We have developed a highly stable, layered structure for ternary copolymers in Langmuir-Blodgett (LB) films at a nanometer scale, with substantial durability over the long-term. In these ternary copolymer LB films, amorphous side chains support the layered structure, and the distance between the layers is controlled at the nanometer scale by the composition of hydrogenated and fluorinated side chains. In the present study, the fine structures of newly synthesized ternary comb copolymers with a carbazole ring in the solid state and molecular orientations in the LB films were investigated using wide-angle X-ray diffraction (WAXD), small-angle X-ray scattering (SAXS), surface pressure-area (pi-A) isotherms, in-plane and out-of-plane X-ray diffraction (XRD), and atomic force microscopy (AFM).
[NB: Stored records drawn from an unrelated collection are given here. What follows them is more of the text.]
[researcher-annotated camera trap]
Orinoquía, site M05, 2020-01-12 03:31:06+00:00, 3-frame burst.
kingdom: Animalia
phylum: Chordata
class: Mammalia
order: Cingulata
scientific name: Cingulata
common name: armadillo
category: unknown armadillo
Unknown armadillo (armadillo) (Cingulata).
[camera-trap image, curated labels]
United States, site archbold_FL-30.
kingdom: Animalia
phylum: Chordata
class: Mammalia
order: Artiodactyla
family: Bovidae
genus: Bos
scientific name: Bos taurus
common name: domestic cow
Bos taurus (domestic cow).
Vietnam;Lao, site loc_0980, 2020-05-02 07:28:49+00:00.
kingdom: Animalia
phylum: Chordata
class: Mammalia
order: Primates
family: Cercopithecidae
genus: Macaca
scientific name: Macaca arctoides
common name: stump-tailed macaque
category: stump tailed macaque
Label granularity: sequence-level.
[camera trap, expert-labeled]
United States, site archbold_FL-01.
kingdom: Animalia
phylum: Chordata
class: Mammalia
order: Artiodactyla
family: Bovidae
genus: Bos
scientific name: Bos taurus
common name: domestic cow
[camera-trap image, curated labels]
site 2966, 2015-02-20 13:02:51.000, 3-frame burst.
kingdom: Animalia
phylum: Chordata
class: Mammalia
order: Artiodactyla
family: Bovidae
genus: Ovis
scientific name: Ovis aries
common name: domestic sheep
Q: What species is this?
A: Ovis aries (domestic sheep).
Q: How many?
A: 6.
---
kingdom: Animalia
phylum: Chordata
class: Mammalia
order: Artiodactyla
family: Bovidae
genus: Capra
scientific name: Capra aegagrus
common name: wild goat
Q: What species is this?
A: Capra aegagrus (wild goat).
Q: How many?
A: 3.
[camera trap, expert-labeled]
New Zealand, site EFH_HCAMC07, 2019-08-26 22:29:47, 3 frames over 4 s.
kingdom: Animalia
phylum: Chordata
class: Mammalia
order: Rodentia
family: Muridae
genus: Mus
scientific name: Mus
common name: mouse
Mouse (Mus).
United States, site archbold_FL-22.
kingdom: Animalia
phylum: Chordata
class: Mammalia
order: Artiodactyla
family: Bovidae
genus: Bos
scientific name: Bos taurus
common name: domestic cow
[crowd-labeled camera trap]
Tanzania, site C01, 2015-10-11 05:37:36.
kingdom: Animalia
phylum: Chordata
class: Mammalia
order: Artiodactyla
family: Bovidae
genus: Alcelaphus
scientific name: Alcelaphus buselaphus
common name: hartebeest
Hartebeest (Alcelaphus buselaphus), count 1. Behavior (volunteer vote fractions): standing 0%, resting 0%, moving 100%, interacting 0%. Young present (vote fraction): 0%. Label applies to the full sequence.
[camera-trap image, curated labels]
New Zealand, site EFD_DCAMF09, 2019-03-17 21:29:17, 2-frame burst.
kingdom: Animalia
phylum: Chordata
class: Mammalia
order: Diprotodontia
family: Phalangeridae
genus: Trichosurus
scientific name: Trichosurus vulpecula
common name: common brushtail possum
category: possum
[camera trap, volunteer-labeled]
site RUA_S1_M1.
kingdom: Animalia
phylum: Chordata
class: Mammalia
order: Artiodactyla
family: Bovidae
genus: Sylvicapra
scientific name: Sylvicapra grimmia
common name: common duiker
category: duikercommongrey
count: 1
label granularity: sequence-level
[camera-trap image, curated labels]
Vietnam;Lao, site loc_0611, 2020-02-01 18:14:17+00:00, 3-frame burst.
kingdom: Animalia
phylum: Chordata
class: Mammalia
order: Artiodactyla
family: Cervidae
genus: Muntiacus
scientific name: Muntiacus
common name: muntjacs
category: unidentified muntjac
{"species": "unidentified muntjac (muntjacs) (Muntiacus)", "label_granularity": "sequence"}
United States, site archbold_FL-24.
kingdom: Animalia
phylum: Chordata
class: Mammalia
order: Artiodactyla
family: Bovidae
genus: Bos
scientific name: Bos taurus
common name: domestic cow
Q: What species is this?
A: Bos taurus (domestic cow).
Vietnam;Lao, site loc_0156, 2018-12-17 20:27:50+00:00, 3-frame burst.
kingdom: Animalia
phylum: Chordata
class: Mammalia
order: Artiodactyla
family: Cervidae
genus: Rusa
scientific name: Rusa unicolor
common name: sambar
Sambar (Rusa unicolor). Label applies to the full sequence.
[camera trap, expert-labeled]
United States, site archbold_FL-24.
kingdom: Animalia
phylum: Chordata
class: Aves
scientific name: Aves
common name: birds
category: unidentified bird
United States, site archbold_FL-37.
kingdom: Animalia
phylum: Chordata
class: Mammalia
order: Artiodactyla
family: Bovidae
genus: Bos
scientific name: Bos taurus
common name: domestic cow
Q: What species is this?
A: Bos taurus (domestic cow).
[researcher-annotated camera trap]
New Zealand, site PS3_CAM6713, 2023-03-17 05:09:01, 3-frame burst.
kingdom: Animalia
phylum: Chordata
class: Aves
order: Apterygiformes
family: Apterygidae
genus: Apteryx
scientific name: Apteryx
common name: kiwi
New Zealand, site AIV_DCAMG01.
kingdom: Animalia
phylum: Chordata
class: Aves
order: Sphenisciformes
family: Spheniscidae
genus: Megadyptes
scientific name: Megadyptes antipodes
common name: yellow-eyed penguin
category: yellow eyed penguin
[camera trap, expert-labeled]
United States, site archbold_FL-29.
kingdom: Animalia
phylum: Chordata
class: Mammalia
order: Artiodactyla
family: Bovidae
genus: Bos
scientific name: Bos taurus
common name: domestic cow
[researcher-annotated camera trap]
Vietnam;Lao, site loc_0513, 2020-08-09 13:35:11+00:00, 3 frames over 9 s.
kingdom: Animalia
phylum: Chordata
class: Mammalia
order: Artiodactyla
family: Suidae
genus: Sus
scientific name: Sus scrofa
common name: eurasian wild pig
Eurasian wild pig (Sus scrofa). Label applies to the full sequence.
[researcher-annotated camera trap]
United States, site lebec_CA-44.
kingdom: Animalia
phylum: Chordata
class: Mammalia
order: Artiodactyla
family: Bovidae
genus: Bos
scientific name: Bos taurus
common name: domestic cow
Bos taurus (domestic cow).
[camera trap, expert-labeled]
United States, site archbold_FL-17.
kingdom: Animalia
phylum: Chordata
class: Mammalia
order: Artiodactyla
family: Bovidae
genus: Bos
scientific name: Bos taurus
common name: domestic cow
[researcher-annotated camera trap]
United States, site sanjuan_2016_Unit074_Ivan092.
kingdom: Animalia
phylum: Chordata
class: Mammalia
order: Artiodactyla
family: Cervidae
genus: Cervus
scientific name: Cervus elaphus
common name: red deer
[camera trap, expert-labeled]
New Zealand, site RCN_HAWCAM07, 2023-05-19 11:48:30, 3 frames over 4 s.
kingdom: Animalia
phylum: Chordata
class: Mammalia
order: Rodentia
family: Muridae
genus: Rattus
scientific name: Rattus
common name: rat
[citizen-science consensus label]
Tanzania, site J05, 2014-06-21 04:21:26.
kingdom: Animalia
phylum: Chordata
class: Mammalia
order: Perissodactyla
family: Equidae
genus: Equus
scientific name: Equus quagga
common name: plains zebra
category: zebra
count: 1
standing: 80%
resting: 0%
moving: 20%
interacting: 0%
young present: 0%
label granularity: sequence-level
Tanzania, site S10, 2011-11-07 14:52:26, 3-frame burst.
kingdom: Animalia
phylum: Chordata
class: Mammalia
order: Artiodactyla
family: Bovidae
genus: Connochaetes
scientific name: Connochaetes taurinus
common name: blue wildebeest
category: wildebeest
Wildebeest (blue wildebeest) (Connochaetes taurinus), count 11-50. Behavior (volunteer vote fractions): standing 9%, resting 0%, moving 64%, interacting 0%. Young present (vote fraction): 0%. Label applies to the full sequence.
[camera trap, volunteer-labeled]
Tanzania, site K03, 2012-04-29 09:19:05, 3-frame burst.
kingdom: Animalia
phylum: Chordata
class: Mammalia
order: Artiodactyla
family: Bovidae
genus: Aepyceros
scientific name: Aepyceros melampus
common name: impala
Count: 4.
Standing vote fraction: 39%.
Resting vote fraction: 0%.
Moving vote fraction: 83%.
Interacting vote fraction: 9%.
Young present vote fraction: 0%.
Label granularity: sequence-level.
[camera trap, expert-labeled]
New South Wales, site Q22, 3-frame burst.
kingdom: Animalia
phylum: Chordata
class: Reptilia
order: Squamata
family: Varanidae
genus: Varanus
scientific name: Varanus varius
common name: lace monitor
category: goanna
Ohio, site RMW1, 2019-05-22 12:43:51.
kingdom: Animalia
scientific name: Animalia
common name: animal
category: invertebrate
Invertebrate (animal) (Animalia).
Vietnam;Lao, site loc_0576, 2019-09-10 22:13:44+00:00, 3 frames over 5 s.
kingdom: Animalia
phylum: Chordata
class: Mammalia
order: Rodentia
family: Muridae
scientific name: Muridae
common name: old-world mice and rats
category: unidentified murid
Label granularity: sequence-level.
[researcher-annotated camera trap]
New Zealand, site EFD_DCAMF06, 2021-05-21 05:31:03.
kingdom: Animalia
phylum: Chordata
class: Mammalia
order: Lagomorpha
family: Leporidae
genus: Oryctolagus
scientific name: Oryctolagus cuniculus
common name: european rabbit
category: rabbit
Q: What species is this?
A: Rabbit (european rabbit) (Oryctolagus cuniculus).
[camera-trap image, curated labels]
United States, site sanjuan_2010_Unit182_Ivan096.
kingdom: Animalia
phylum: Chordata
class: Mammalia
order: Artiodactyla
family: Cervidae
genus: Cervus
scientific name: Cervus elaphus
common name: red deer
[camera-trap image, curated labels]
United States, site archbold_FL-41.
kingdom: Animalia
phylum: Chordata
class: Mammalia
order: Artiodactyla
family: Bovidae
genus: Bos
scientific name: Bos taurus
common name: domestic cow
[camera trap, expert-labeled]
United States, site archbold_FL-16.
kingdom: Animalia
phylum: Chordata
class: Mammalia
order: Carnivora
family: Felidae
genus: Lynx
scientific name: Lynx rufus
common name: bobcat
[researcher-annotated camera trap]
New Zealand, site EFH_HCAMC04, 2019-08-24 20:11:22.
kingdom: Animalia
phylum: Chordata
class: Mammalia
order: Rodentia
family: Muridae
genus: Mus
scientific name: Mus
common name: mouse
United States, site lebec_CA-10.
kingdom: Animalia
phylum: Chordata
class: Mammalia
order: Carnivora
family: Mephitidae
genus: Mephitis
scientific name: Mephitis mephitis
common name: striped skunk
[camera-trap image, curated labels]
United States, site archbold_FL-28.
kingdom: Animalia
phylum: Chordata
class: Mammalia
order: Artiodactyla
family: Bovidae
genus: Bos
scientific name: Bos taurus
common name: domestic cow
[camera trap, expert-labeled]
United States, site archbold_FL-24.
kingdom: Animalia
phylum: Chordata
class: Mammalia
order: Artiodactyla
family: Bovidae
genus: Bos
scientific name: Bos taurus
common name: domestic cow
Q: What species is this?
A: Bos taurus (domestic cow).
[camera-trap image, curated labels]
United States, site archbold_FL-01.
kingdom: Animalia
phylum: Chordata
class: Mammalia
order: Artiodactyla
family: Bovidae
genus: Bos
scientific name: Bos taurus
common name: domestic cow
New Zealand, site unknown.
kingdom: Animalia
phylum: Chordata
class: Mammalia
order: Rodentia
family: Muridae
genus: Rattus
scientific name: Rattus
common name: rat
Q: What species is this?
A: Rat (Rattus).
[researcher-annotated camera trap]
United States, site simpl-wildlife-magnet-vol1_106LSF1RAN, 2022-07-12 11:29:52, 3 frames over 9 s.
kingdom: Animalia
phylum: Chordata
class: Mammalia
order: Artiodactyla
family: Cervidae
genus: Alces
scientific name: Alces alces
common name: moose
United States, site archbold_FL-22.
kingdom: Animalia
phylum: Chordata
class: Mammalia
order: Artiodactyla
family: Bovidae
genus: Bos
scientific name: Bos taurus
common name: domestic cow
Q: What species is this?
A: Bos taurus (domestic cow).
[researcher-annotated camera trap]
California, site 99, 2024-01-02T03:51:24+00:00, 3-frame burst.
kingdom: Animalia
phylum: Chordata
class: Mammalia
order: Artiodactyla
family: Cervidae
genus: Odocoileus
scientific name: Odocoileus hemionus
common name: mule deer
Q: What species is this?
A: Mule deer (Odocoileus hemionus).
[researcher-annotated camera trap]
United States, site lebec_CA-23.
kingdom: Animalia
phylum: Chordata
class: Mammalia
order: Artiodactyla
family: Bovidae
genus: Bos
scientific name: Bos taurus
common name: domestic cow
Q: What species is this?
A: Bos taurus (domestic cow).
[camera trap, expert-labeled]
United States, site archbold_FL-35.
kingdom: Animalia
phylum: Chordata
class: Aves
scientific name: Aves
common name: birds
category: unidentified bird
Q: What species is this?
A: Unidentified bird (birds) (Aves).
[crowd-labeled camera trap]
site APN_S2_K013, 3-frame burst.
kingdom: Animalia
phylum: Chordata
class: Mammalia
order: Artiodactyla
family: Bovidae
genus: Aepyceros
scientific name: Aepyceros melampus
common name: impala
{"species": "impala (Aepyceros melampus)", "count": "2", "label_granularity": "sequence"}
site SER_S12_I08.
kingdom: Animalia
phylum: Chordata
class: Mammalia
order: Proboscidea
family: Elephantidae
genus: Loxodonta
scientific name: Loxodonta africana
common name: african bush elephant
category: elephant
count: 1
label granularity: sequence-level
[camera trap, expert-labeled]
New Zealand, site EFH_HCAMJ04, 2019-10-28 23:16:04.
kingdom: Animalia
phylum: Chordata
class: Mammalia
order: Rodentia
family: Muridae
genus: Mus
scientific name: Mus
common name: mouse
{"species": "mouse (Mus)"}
The WAXD results identified two short-spacing peaks related to the formation of the subcells for both the fluorinated and hydrogenated side chains. Further, SAXS measurements indicated that these ternary copolymers formed a highly ordered layer structure. In addition, monolayers on the water surface of these ternary copolymers were highly condensed. From the results of in-plane XRD and AFM, it was determined that the side chains and side-chain crystals could not form phase-separated structures in two-dimensional films. These structural features may result from enhancement of pi-pi interactions between the arranged carbazole rings. The side chains of the copolymers in the two-dimensional films are apparently in a miscible state, and monolayers form a homogeneous amorphous surface because of cancellation of differences in van der Waals forces between the two types of side chains. As a result, formation of a highly ordered layer structure in copolymer films having substantial durability over the long term is realized because amorphous side chains support the layer structure in the LB multilayers. Further, control of long spacing at a subnanometer level becomes possible due to changes in the tilt angle of the side chains, depending on their fluorocarbon content.